Just an update. Battery was only at 10.2 volts with the car off. Would not draw any amperage on a charger yet the charger told me it was fully charged. Just picked up a new battery and have it on the charger. Once it's in and if it starts I'll check the charge rate and post another update.
Thanks for the repsonses and I'll see what I can find out tomorrow about the ecrm.


----------



## chiphead (May 26, 2006)

New battery. 14.5 charge rate at idle. Drove for 12 miles. Seems OK. Will not post back unless additional problems develop.
Thanks.


----------



## jesterds (Jul 1, 2006)

Did your check engine light come on at all? If so what error codes were you able to extract?


----------



## chiphead (May 26, 2006)

jesterds said:


> Did your check engine light come on at all?

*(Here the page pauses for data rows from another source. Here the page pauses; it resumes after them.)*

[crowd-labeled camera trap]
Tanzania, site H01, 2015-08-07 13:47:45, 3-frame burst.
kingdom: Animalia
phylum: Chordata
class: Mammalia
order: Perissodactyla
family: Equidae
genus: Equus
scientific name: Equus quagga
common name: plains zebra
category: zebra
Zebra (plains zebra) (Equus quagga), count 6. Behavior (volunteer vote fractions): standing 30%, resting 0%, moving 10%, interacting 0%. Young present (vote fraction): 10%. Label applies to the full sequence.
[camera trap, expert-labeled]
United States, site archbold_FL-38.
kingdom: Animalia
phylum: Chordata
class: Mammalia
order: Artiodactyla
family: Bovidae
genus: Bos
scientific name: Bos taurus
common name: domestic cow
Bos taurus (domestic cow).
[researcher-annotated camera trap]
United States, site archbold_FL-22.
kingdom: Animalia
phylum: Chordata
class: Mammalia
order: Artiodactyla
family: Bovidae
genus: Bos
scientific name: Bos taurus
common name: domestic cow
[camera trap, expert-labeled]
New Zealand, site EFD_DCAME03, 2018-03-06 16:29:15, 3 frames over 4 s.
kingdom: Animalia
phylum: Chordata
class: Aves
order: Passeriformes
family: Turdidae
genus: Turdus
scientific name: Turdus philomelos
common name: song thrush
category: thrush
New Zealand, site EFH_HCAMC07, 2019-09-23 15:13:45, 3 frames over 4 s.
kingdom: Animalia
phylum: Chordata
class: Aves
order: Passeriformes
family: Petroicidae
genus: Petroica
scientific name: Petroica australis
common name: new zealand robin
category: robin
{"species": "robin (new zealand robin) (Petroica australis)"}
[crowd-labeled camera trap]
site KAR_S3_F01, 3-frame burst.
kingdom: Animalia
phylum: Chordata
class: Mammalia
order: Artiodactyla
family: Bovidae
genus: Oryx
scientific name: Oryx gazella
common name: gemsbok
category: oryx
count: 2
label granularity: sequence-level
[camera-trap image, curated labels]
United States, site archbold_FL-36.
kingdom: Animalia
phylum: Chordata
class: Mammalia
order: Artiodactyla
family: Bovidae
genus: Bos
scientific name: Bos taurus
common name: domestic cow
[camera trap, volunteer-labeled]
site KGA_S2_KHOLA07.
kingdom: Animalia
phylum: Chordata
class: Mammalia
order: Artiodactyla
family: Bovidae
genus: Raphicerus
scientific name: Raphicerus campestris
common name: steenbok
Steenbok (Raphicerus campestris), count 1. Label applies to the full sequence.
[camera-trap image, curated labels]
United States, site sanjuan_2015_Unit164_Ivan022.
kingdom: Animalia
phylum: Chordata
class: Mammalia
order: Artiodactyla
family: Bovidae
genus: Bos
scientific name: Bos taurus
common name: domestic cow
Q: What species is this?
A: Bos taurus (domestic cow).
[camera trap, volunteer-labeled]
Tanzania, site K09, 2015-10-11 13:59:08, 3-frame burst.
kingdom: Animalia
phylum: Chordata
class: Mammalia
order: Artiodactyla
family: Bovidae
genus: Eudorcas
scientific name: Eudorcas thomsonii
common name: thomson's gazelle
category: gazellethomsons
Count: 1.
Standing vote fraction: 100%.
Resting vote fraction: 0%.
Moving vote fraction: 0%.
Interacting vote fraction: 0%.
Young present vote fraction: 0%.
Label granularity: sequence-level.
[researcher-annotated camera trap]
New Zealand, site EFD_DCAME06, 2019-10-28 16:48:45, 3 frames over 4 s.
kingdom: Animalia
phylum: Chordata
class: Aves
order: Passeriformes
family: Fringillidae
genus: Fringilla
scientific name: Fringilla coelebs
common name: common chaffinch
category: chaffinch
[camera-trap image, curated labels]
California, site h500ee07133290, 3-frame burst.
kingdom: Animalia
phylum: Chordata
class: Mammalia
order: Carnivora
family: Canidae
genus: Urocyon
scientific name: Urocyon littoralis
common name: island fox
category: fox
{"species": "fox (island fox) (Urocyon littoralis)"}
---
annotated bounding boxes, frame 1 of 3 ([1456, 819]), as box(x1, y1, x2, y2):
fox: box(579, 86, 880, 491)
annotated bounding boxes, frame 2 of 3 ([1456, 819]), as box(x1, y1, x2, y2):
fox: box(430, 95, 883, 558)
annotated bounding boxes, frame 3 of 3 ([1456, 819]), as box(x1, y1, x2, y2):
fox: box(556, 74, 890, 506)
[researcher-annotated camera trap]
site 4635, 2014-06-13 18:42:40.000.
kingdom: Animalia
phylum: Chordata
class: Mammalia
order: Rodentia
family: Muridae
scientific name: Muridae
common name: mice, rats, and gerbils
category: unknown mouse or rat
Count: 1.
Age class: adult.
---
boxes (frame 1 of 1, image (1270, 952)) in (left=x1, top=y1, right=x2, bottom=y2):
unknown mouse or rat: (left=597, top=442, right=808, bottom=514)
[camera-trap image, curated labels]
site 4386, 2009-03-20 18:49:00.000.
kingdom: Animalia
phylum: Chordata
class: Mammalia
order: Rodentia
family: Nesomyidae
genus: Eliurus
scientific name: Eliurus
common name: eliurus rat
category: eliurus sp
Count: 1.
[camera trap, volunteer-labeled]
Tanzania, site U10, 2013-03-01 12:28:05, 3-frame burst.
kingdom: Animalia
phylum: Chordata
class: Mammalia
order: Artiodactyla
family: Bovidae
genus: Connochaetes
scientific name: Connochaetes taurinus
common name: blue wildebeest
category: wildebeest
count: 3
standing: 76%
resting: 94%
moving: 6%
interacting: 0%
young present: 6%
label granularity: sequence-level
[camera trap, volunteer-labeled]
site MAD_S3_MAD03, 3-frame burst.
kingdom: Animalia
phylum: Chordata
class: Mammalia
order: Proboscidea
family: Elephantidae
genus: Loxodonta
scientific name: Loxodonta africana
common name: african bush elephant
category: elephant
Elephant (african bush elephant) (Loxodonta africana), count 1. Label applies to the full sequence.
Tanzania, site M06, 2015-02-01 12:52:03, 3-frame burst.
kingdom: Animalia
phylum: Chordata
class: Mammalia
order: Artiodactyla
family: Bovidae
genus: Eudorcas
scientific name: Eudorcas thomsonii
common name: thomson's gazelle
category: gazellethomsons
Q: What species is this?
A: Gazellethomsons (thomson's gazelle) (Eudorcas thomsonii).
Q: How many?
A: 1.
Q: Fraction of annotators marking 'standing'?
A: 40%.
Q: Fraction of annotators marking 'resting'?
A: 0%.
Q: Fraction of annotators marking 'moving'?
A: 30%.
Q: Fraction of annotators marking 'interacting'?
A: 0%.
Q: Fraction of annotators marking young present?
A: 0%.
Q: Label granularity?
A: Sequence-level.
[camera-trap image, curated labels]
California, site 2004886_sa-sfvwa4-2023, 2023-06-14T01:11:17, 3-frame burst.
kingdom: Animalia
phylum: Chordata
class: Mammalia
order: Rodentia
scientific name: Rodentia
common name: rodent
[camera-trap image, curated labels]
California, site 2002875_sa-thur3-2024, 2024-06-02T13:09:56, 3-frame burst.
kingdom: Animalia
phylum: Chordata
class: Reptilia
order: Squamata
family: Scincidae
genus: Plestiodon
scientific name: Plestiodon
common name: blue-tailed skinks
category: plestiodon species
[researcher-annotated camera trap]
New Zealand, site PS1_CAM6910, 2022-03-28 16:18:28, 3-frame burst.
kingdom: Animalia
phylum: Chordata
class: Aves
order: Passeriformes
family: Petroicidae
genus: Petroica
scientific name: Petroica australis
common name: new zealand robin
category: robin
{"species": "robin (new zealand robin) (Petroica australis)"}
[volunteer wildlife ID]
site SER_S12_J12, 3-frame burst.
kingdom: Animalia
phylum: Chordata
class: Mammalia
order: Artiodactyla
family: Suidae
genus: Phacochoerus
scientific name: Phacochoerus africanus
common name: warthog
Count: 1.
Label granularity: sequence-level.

If so what error codes were you able to extract?


No check engine light. New battery corrected the issue.


----------



## pinalparekh (Jul 26, 2006)

I am not sure if My car problem is similar to yours, but recently my 2003 Altima has been giving me wierd problem, since. The car UNLOCKS automatically, the windows would roll down automatically. I would try to unlock the car and roll the windows up, but it would roll down and unlock the car, while I am standing there, without any action from me. I too hear relay claickin noise from the dashboard. Have you heard of this


----------



## chiphead (May 26, 2006)

pinalparekh said:


> I am not sure if My car problem is similar to yours, but recently my 2003 Altima has been giving me wierd problem, since. The car UNLOCKS automatically, the windows would roll down automatically. I would try to unlock the car and roll the windows up, but it would roll down and unlock the car, while I am standing there, without any action from me. I too hear relay claickin noise from the dashboard. Have you heard of this


Sorry, I have not.


----------